Srinagar records coldest night in 30 years at minus 8.4 degree
Srinagar/UNI: World famous tourist spot Dal Lake and other water-bodies were on Thursday frozen as Srinagar, the summer capital of Jammu Kashmir, recorded the coldest night in 30 years after the mercury dipped and settled at minus 8.4 degree Celsius.
The State Emergency Operation Centre (SEOC) Srinagar on Thursday warned people, particularly youth and children, not to walk on the frozen water of Dal Lake in the city, where hospitals have witnessed heavy influx of patients with broken bones following slipping on snow-bound frozen interior and link roads
A Met department spokesperson told UNI that the city recorded the coldest night of the season so far at minus 8.4 degree, which is the coldest in 30 years. “We don’t expect the temperature to fall beyond this,” he added.
He said the city recorded minus 11.3 degree in 1991 while the lowest minimum temperature recorded ever in Srinagar was minus 14.4 degree in 1893. “In 1995, the night temperature recorded in Srinagar was minus 8.3 degree,” he said.
However, there was some relief from chilly weather conditions in the afternoon as sunshine greeted people though ice cold winds continued in the city. “The minimum temperature recorded in the city was about 6 degree below normal,” he added.
As the Srinagar Municipal Corporation (SMC) and other concerned departments failed to clear snow in most of the lanes, by-lanes and interior roads, the pedestrian and vehicular movement remained badly affected due to slippery conditions.
People avoided walking on the roads as dozens of people were injured after they slipped due to snow which couldn't be cleared by the civic body immediately.
“I slipped yesterday and broke my wrist. The authorities haven't cleared the piles of snow accumulated due to continuous snowfall, leaving the roads wet and slushy, and dangerous to walk . I have to keep my plaster on from over a month,” Umiya, a resident of Nayak Bagh, told UNI.
Similar complaints and reports of accidents came from other parts of the city.
“We have not even seen such a bad situation in the 80s, when SMC was not so powerful and there were no snow clearance machines. Authorities used to clear by-lanes and interior roads by engaging labourers,” Mohammad Ganai, an elderly resident of Srinagar told UNI.

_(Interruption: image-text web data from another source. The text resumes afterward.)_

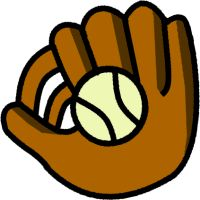 200x200 Baseball Glove Clipart Many Interesting Cliparts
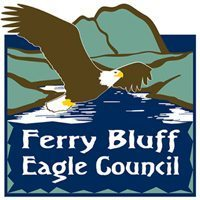 Ferry Bluff Eagle Council - Bald Eagle Watching Days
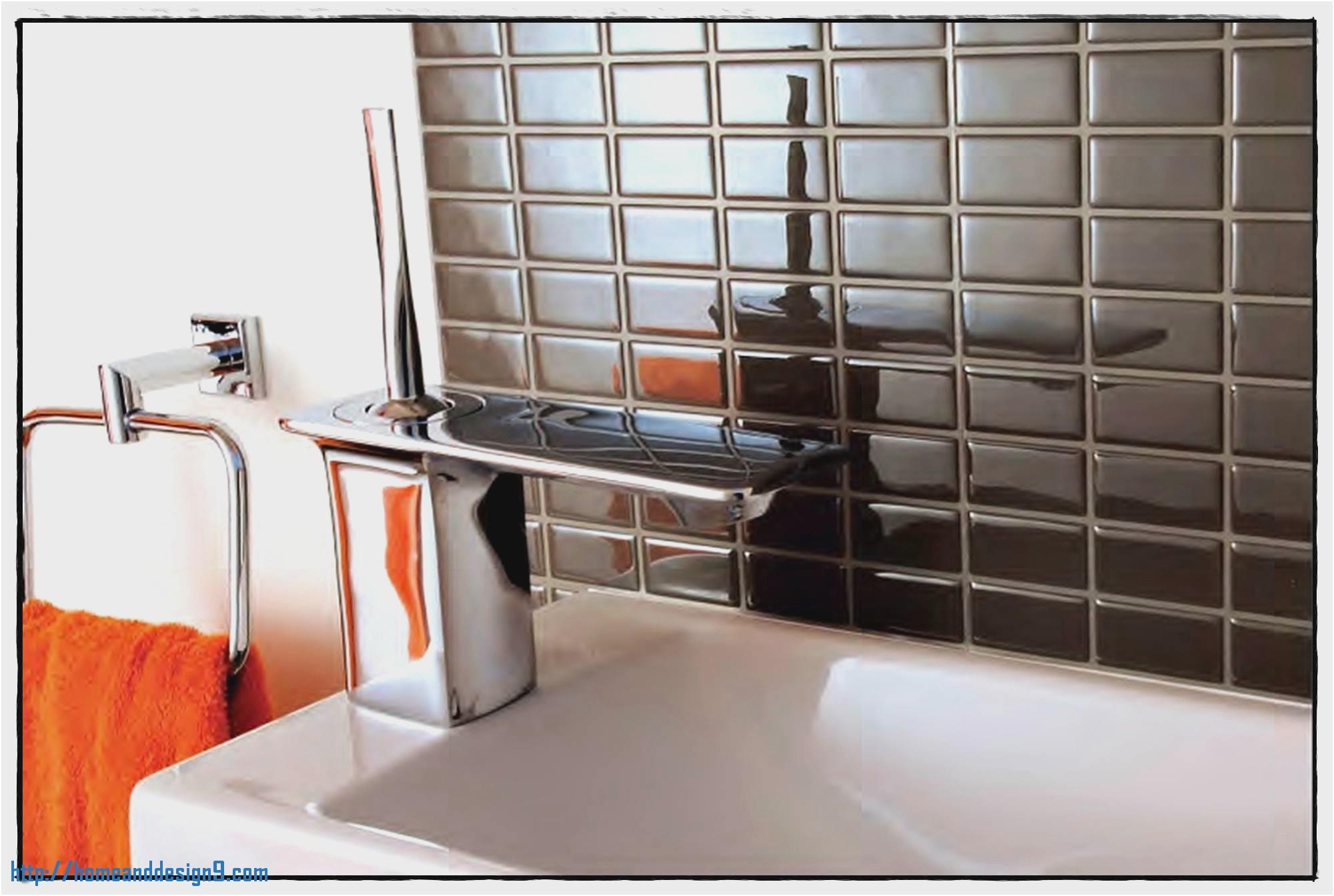 Carrelage Adhésif Salle De Bain Brico Depot Unique Photos Ides Dimages De Carrelage Adhsif Mural Ikea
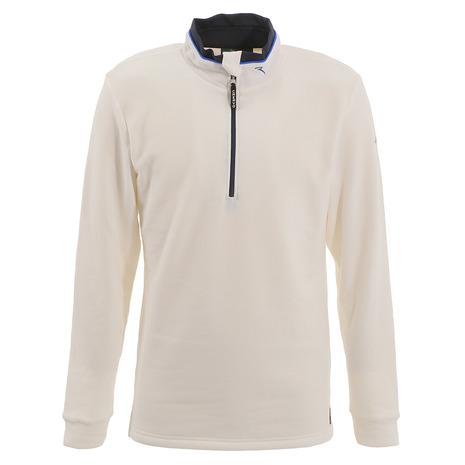 シェルボ(CHERVO) TAPEO ハーフジップシャツ 031-21011-004 (Men's)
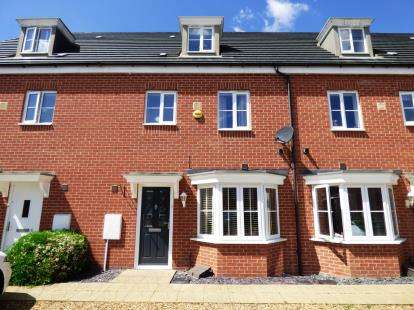 4 Bedrooms Terraced House for sale in Venus Way, Peterborough, Cambridgeshire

Meanwhile, Shikarawalas were finding it difficult to row in the frozen parts of the Dal Lake, where Quick Response Teams (QRTs) of J&K SDRF and River Police have been deployed as a precautionary measure to stop people from walking on the frozen lake.
Tourists staying in houseboats and nearby hotels were pleasantly surprised to see frozen parts of the lake.
In 1965 the entire lake had frozen and a jeep crossed the lake from its one end to another. In the late 80s and 90s, the frozen lake became a major attraction for tourists and locals, presenting a rare photo op. Many played cricket on the frozen surface, making the best of the once in a lifetime experience.
Later, walking and playing on the frozen surface of the lake was banned and police personnel were deployed to prevent any accident.
Very few vehicles were seen on the roads in the morning, moving at a very low speed due to slippery conditions in the city.
However, things changed after the sun appeared, much to the delight of people though icy cold winds continued.
Majority shops and business establishments, including those at the historic Lal Chowk, the nerve centre of the city, reopened only after 1000 hrs.
“Haresa”, the most popular winter dish in Kashmir witnessed a huge demand as customers rushed to the shops to get their share.
People complained of the lack of passenger transport service in mornings and evenings and alleged that three-wheelers and cabs were charging them much more than the usual rate.
People in many areas, including in the outskirts, also complained of water shortage.
“Our taps were frozen due to the low temperature,” they said and hoped that things would improve as the day progresses.